Almost three years ago, I suggested in a column that what is at the core of the anti-judicial reform protests and the so-called Kaplan Camp, which had developed on the basis of “anything-but-Bibi,” is not so much a fight for democracy but a struggle for cultural dominance. I opined that, under all the rhetoric and justifications, we are witnessing a form of a class conflict over national and cultural identity.
On March 12, I wrote in this newspaper that the fight among competing parties and the various civic societies is not one on behalf of democracy per se as much as it is a struggle over cultural dominance. I insisted that regime hegemony is at the root of the protests. However, that “regime” is what Israeli sociologists had defined as our own local WASP elite. And they’re not talking about the standard White Anglo-Saxon Protestants.
First popularized by Amos Elon as “White Ashkenazi Socialists with Protektsia,” I favored updating it, in recognition of the new wealthy class of Israelis that has developed, to “White Ashkenazi Secular Privileged.” I saw in the street occurrences a last gasp of the once-hegemonic Mapai WASP.
One of the most prominent of its helmsmen, both intellectually, investment-wise, and on the streets, is undoubtedly former prime minister Ehud Barak. He founded the “Black Flags” group before their fascist-uniformed-in-black appearance caused their quick exit, to be replaced by Shikma Bressler, she of the recognizable “Liberty Leading the People” pose a la Eugène Delacroix.
It was Barak, at his 2023 Chatham House interview in London, who laid out a plan taken from the “common denominator” of protest, conceived by Erica Chenoweth and Maria J. Stephan of Columbia University, which requires only 8% of the adult population to succeed, if they are persistent. Barak, kibbutz-born and raised, military hero, short-term former prime minister, and an almost-oligarch, was and remains at the core of the anti-Netanyahu campaigns.
He is one of the figureheads of the century-old clash between the Zionist Left, that of the Histadrut labor union and its elements, and the Zionist Right, that of the followers of Ze’ev Jabotinsky and the legacy of the pre-state undergrounds. The struggle is over who can more effectively influence the country’s social and cultural makeup, its political atmosphere and values, and its economy and strategic policies. It is over who controls the institutions of power, then and now. It is a conflict over issues of tradition, identity norms, and social order values.

- List of tasks -
A) Based on the column, decide whether each statement agrees with it. Answer yes or no and quote the deciding words. (i) Amos Elon first popularized the phrase "White Ashkenazi Socialists with Protektsia." (ii) The protest plan that Barak described needs 20% of the adult population to succeed. (iii) Barak's 2023 Chatham House interview took place in Paris.
B) Reproduce word for word the passage of the column starting at "One of the most" and ending at "the anti-Netanyahu campaigns.".
Draw only on the column above; the material that follows plays no part.

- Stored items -
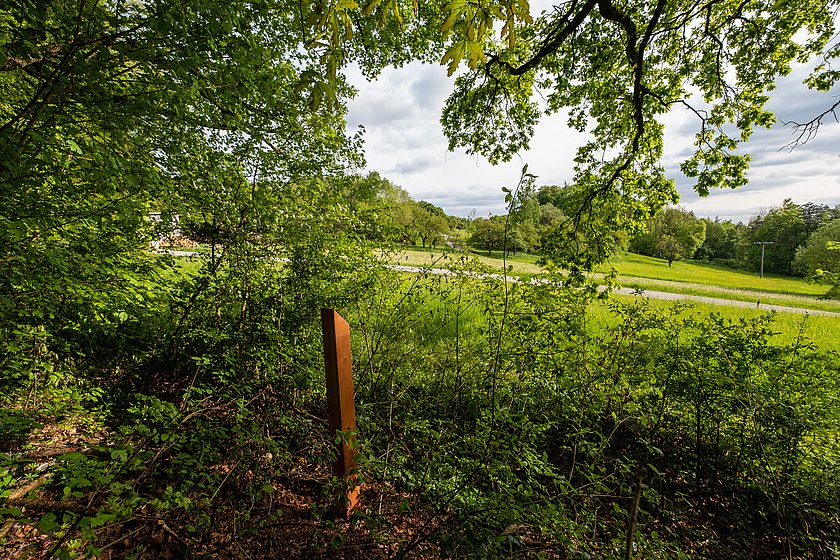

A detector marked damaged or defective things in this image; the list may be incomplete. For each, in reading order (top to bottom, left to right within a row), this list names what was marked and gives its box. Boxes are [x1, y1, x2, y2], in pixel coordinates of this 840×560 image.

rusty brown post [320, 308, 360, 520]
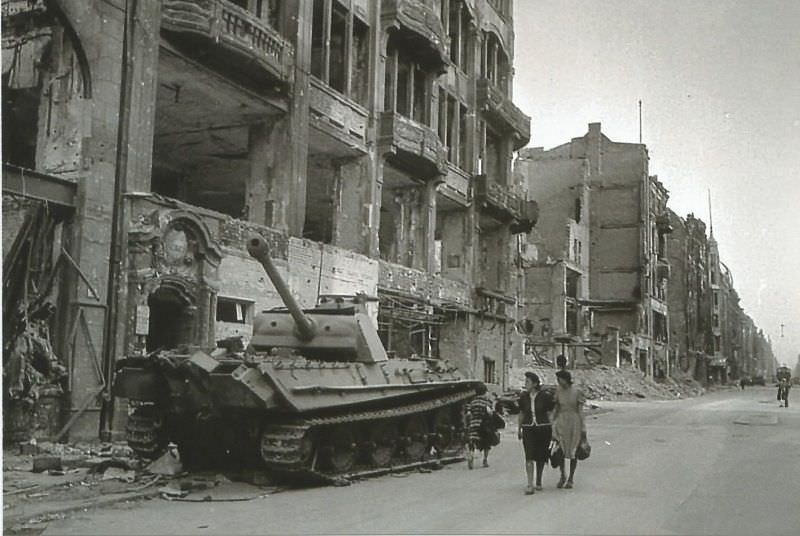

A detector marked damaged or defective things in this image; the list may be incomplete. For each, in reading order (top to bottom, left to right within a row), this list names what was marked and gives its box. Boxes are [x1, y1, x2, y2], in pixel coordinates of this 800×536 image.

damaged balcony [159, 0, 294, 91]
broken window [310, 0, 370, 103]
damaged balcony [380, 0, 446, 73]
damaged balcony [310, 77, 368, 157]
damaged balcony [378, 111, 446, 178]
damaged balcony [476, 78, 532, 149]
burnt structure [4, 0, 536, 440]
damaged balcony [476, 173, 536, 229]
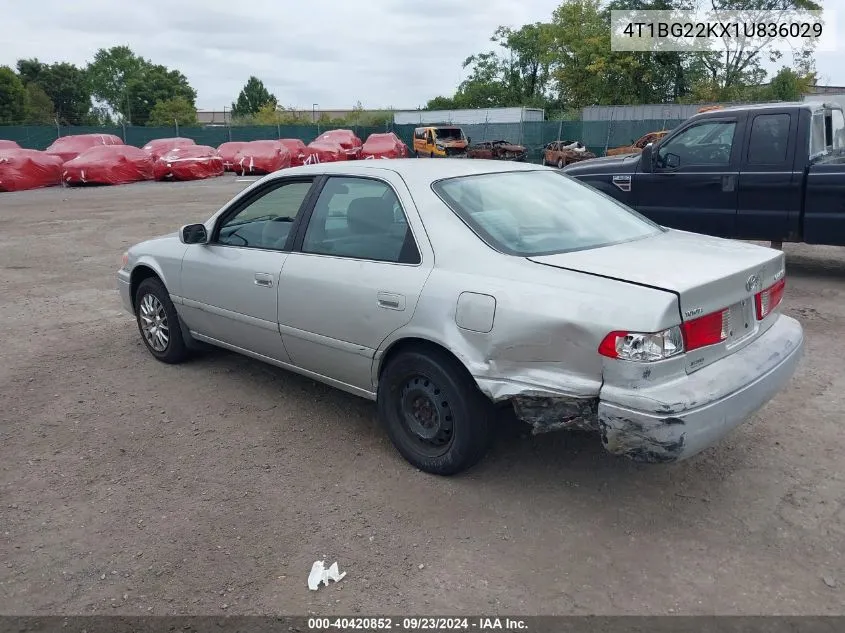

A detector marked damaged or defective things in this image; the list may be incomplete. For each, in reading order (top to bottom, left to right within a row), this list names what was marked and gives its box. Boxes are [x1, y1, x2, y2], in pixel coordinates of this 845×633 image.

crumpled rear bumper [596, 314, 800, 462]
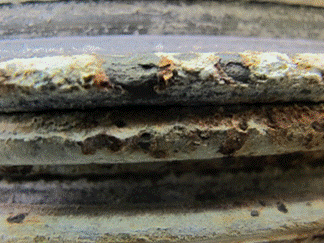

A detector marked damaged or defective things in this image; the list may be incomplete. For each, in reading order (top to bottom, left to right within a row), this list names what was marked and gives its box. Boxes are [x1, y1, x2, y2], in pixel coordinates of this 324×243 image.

- The answers -
A)
(i) Yes: "First popularized by Amos Elon as “White Ashkenazi Socialists with Protektsia,”"
(ii) No: "which requires only 8% of the adult population to succeed, if they are persistent."
(iii) No: "at his 2023 Chatham House interview in London"

B)
One of the most prominent of its helmsmen, both intellectually, investment-wise, and on the streets, is undoubtedly former prime minister Ehud Barak. He founded the “Black Flags” group before their fascist-uniformed-in-black appearance caused their quick exit, to be replaced by Shikma Bressler, she of the recognizable “Liberty Leading the People” pose a la Eugène Delacroix.
It was Barak, at his 2023 Chatham House interview in London, who laid out a plan taken from the “common denominator” of protest, conceived by Erica Chenoweth and Maria J. Stephan of Columbia University, which requires only 8% of the adult population to succeed, if they are persistent. Barak, kibbutz-born and raised, military hero, short-term former prime minister, and an almost-oligarch, was and remains at the core of the anti-Netanyahu campaigns.